Tourists enjoy the warm weather on a beach in the Black Sea coast city of Varna, about 450 km (280 miles) northeast of the Bulgarian capital Sofia, June 25, 2008.
Austrian scientists found that 13,000 years to 19,000 years ago, there was no "real" summer on the Earth. At that time, the average temperature in summer was low and sharply volatile.
Kerstin Huber, a scientist of the Institute for Limnology, Austrian Academy of Sciences, pointed out in his latest academic report that, according to the analysis of the remnants of algae and pollen in the sediment of the Lange Lake, Carinthia, Austria, there was no summer in this area at that time, and the range of fluctuation reached nearly 8 degrees Celsius.
The report said, after the end of Ice age about 20,000 years ago, the temperatures on the Earth became warming. About 17,000 years ago, the Earth experienced a drastic cold spell which lasted nearly 2,500 years. Till 14,500 years ago, the temperatures increased again.

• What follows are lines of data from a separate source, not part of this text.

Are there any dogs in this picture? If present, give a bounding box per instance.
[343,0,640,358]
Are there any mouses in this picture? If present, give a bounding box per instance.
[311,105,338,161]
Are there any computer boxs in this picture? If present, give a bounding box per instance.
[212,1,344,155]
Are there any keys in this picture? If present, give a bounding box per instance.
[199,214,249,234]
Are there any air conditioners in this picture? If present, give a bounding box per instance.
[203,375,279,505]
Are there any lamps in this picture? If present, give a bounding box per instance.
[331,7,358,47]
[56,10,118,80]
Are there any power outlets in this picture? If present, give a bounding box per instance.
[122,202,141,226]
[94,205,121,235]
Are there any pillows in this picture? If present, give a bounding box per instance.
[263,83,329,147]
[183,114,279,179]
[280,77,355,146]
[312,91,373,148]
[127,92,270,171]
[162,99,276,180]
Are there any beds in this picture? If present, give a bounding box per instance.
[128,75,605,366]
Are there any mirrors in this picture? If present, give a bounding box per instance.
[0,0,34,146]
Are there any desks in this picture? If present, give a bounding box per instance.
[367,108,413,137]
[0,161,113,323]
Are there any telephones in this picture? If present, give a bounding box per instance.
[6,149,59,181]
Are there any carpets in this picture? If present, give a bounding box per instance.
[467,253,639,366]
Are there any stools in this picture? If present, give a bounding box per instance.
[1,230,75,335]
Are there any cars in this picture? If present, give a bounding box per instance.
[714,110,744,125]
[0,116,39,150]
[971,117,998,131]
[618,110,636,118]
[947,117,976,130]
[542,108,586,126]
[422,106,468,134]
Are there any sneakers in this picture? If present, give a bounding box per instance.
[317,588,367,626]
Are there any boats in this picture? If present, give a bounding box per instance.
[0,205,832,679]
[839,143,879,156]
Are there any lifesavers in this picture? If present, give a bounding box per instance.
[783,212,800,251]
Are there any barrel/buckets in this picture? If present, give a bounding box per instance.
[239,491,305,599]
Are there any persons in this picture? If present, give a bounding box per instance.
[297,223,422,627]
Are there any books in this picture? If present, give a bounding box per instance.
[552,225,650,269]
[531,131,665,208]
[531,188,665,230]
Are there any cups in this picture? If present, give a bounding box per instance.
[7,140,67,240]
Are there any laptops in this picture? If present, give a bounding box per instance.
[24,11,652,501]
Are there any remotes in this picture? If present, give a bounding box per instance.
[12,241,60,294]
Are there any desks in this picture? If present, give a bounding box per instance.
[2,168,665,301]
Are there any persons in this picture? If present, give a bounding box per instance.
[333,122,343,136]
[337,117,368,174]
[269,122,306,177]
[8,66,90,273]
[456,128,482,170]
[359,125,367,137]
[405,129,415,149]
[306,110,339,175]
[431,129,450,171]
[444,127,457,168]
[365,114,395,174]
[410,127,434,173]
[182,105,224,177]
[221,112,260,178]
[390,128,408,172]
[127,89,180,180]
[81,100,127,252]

At that time, in the area of Lange Lake, "the average water temperature in summer had rapid change. In the warm time, it reached 18 degrees Celsius, while in the cold period, it was only 10 degrees Celsius. The atmospheric temperature in the region also showed a similar fluctuation."
As climate changes, it would directly affect the types of growing plants, such as shrubs, grasses and algae can survive in low-temperature condition, while trees and other plants are only suited to warmer weather.